ASSIGNMENT: Below are records that contain pictures; transcribe the text exactly and omit the pictures.

Collected data:
■ ■ ■ ■
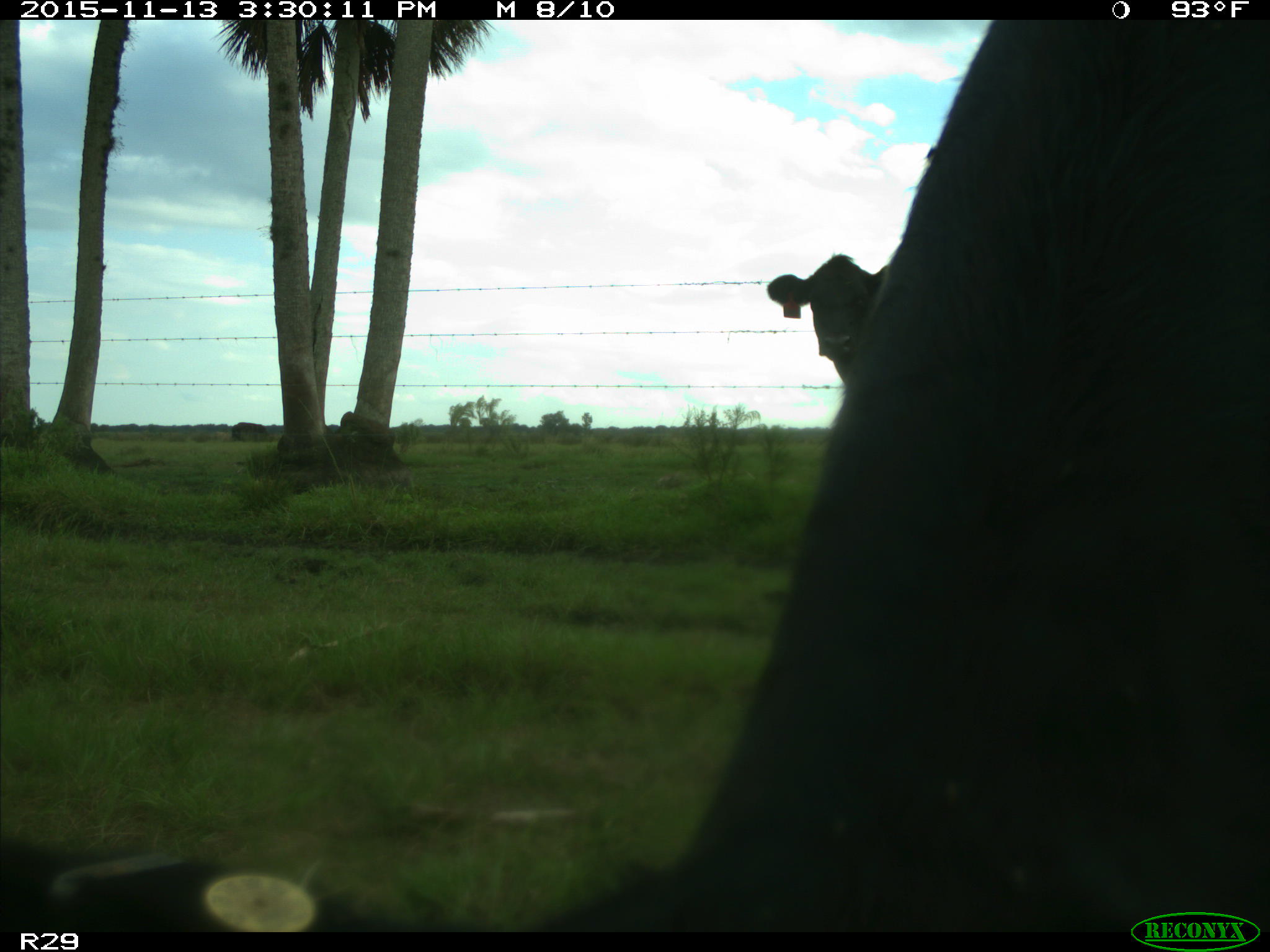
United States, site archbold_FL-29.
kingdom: Animalia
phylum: Chordata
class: Mammalia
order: Artiodactyla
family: Bovidae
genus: Bos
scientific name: Bos taurus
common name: domestic cow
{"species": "Bos taurus (domestic cow)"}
■ ■ ■ ■
SOLVED EXERCISE:
United States, site archbold_FL-29.
kingdom: Animalia
phylum: Chordata
class: Mammalia
order: Artiodactyla
family: Bovidae
genus: Bos
scientific name: Bos taurus
common name: domestic cow
{"species": "Bos taurus (domestic cow)"}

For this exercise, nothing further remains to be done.